The impact of IoT and the most conspicuous of its siblings, AI, goes well beyond economic growth and jobs. Last year, US technology groups including Google, Facebook, Microsoft, Amazon and IBM have set up the ‘Partnership on Artificial Intelligence to benefit people and society’ with a view to conduct research into questions that surround AI such as ethics and to develop ways to make technology easier to understand.
In light of such premises, the inroads of AI into our daily life were indeed worth the consideration of the ‘Digital in Practice Programme’ (DiPP). To this effect, DIGITALEUROPE gathered on 9 February 2017 a panel of distinguished experts moderated by John Higgins, Director General; Mady Delvaux-Stehres, MEP, Chair of the Working Group on Robotics; Juha Heikkila, Head of Unit, Robotics & AI, DG CNECT, European Commission; Erik Mannens, CTO, Data Science & Research Manager, Ghent University; Jonathan Sage, AI Policy Lead EU, Government & Regulatory Affairs, IBM.
Even figuring out the perimeter of the issue looks challenging. Semantics reflects a top down approach: based on modelisation, it churns out answers that are all correct. You can think of it as a ‘white box’. In contrast, AI proper is bottom-up: you feed as much data as possible into the systems; resulting answers are approximate and unverifiable. This is the ‘black box’ side, a source of occasionally scary stories.
Bottom line, AI is computer power able to perform human tasks: why not call it ‘cognitive computing’ since it aims to improve our own act, to augment our own intelligence instead of replacing it? Cognitive computing includes machine learning, semantics, speech recognition and other human interfaces, high performance computing, etc. None of these AI instances is really new: from the first ever reference to AI in 1956 to IBM Deep Blue beating Kasparov or winning the ‘Jeopardy’ quiz, or Google AI beating the world champion of Go, massive amounts of data have been put to spectacular use thanks to AI. But behind the headlines AI has been powering leading edge diagnosis and other healthcare devices, cyber-security systems, anti-fraud software for the finance industry, automated transportation networks, retail business, etc.
Trust. Can we trust AI-enabled systems? Only huge metadata bases will be able to reduce errors and approximations. Experts the caliber of Tim Berners-Lee are haunted by the fact that most results are unverifiable. Accordingly, there is no denying that trust in AI will be an uphill battle to be fought by a coalition of the willing. While there is no reason for man, oftentimes portrayed as ‘Nature’s beautiful glitch’, to demand perfection across the board, systems tend to take short cuts of their own design that we’d better control at all times.
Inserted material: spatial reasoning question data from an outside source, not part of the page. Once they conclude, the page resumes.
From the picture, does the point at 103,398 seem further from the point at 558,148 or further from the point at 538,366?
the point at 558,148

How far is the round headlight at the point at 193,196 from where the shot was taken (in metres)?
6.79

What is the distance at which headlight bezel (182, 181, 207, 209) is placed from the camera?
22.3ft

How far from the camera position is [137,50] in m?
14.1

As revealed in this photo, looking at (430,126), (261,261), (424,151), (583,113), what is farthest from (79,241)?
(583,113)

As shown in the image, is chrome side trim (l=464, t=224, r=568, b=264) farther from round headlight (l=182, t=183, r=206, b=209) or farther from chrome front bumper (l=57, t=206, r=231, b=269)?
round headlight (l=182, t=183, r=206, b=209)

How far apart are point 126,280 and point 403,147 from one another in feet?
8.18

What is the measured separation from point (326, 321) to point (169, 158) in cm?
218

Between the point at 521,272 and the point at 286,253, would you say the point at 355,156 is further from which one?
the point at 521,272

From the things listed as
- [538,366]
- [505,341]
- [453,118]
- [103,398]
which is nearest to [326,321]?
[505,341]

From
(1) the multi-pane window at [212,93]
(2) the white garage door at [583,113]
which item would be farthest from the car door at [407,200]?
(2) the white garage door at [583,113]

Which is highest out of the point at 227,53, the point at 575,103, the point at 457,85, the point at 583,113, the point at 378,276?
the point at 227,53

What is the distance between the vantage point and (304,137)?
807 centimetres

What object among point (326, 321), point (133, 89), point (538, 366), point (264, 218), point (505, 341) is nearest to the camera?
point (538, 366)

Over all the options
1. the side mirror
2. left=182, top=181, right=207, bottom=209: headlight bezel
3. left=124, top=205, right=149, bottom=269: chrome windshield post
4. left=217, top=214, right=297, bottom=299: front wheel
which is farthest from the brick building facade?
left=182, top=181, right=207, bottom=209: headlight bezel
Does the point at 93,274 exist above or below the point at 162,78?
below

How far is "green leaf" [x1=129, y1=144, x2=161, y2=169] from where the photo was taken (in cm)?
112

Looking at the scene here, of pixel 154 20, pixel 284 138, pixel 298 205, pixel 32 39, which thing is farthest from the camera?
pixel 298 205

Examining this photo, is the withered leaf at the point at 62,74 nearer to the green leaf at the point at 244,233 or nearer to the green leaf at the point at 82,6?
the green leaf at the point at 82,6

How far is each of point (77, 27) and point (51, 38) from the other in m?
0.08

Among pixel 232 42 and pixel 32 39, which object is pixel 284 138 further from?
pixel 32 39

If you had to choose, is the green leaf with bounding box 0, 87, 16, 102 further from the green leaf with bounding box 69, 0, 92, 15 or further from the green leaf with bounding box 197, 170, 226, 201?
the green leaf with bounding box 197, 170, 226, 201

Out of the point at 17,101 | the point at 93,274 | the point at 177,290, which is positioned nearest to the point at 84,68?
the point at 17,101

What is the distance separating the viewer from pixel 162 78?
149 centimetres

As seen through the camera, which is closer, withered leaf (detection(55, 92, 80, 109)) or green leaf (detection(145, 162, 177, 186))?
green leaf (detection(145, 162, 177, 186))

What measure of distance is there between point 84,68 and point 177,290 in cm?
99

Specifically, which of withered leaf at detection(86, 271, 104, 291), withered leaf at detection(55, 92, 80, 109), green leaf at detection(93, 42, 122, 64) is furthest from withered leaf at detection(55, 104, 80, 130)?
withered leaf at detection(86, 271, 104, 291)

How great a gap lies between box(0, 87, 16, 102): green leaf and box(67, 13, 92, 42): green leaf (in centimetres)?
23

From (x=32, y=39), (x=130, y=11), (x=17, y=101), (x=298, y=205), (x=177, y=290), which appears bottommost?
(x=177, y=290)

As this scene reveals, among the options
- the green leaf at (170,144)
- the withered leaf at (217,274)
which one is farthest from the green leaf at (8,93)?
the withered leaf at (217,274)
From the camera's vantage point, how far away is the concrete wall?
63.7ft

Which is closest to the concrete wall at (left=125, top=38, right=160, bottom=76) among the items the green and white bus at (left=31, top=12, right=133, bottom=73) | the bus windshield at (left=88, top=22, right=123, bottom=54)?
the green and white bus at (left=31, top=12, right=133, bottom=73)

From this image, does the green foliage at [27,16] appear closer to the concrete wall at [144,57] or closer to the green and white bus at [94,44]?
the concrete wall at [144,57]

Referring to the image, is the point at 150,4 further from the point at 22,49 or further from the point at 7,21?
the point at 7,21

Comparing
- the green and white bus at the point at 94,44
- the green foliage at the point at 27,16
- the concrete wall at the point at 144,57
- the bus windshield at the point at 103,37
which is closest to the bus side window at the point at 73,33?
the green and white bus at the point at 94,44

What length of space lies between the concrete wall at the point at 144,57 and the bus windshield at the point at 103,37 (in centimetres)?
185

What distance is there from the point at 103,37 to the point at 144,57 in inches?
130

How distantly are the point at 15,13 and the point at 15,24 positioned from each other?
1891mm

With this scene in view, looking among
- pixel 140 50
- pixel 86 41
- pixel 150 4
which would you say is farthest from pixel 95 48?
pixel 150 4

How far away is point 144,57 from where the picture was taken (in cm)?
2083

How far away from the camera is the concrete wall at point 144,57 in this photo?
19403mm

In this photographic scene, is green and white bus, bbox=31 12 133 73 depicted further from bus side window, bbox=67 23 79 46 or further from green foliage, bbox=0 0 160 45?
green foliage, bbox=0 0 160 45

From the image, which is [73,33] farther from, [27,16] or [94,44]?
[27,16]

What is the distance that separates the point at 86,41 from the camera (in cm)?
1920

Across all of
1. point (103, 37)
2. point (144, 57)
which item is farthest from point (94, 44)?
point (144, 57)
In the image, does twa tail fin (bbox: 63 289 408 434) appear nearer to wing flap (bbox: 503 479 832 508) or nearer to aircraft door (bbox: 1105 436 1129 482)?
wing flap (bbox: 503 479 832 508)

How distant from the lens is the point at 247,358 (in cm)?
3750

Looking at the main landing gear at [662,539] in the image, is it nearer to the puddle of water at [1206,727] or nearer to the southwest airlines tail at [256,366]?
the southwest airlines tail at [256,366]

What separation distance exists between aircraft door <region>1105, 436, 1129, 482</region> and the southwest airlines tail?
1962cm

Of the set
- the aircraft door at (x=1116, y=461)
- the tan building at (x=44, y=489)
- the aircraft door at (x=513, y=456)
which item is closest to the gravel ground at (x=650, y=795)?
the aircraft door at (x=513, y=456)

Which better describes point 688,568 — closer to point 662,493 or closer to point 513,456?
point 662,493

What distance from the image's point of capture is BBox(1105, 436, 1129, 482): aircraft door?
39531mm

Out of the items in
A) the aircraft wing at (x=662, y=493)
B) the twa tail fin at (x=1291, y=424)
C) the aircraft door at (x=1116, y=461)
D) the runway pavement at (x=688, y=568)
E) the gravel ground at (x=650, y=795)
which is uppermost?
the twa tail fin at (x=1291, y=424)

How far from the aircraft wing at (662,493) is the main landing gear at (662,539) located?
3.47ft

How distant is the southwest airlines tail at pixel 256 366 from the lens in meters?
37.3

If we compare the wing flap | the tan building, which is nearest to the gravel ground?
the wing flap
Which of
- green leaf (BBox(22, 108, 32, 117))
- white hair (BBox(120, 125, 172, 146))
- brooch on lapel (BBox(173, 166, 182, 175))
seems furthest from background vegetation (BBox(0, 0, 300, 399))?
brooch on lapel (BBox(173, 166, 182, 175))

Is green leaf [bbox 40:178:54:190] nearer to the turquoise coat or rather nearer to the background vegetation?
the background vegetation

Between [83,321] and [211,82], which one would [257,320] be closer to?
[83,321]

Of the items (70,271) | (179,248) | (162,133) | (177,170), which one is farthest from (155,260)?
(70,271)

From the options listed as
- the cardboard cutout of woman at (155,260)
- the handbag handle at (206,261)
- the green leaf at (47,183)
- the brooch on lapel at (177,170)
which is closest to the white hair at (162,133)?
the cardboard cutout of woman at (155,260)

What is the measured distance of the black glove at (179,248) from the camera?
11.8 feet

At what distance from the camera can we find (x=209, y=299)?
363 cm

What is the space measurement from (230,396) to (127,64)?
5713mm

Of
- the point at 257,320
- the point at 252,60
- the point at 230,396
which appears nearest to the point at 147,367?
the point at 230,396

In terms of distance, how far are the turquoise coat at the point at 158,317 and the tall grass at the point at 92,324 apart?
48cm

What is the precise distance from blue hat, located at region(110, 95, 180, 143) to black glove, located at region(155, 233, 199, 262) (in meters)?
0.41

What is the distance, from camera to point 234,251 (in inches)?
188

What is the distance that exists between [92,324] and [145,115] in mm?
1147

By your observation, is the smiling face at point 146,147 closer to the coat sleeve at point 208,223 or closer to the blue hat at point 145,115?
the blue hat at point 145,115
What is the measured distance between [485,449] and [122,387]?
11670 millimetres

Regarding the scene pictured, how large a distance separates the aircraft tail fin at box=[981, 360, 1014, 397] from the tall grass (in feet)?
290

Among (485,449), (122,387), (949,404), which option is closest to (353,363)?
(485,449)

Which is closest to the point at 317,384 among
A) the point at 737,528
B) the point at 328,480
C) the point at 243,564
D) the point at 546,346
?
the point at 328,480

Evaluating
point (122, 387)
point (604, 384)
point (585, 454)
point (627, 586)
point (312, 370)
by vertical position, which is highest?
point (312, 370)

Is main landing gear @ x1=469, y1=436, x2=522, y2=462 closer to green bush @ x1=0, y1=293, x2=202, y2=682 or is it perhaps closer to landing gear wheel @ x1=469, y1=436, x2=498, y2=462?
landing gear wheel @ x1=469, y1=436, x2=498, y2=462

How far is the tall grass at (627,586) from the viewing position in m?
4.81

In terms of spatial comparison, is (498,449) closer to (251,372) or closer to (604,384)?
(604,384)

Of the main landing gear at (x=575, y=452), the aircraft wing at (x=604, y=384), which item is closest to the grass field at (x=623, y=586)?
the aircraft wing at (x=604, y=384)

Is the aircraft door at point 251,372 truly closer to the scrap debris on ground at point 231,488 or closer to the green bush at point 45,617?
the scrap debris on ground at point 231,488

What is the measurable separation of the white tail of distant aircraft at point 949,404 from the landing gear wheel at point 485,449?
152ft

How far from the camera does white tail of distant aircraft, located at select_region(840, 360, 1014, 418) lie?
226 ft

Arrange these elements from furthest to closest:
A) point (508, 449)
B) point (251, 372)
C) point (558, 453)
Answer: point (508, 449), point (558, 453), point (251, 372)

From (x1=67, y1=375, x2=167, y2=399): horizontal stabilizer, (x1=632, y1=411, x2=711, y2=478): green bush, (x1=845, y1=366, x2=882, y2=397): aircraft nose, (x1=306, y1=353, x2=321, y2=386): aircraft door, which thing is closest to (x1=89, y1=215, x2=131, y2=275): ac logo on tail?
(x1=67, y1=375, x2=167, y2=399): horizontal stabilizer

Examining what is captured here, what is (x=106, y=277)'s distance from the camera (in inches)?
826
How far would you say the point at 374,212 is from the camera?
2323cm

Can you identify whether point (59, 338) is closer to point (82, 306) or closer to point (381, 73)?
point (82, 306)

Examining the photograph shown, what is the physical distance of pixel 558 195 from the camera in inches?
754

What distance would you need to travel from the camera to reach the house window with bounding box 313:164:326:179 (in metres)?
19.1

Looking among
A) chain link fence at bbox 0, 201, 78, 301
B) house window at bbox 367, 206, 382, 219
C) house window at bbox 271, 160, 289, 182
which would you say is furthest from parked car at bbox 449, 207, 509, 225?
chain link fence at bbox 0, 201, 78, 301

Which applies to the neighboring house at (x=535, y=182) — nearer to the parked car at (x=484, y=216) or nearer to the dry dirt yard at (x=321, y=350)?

With innovation comes responsibility: liability is a major challenge to be addressed before connected or autonomous cars are authorized to take to the road.
Privacy. This is a typical chicken and egg situation: in the era of Big Data, law-mandated anonymisation runs contrary to sound research, or so argue many researchers. For instance, the high standards set by the GDPR include a right of explanation in case an AI-enabled decision has discriminated against you. Research communities around the world are inclined to sweep away the need for privacy protection: they suggest, tongue in cheek, that anonymization should be left for after they’ve tapped the data concerned for their own purpose. Research shouldn’t be more Catholic than the Pope, they submit, pointing to the fact that leading platforms already know a lot about us. In essence, working on the assumption that privacy is a myth, processing data not anonymized shouldn’t harm anybody while putting European research on a par with the rest of the world. This is not to say that anonymisation, encryption, privacy by design bring no improvement but the effectiveness of those tools rings truer in theory than in practice, at least to the layman’s ears.
Safety and security. Devastating hacks make the headlines on a daily basis, so there is no need to elaborate on this side of the much-needed balance to be found between the general public’s aspirations to privacy and governments’ challenging remit to cater for security in a dangerous world.
Lesser challenges are met on the way to address the above list: transparency of algorithms is one, in order to make black boxes more predictable and correctable, hence more trustworthy. There is also the question of how to train algorithms so that they improve their act and match that of humans. It is worth noting that we are fallible too, as illustrated by the well-documented correlation between rising discrimination among judges as they get increasingly hungry when lunch time draws near… Skills are also a prerequisite to AI steering the right course.
By way of a conclusion
For lack of unveiling earth-shattering solutions, the conversation on February 9th agreed a number of critical points:
- The wonders of AI should be managed properly with a view to have them meet the overarching goal to make life easier or better for humans. Therefore, the debate must expand beyond the narrow circles of experts where it is confined at present. Indeed, those will inevitably focus on what is of interest to them in the course of a biased process that may leave issues of general interest unattended.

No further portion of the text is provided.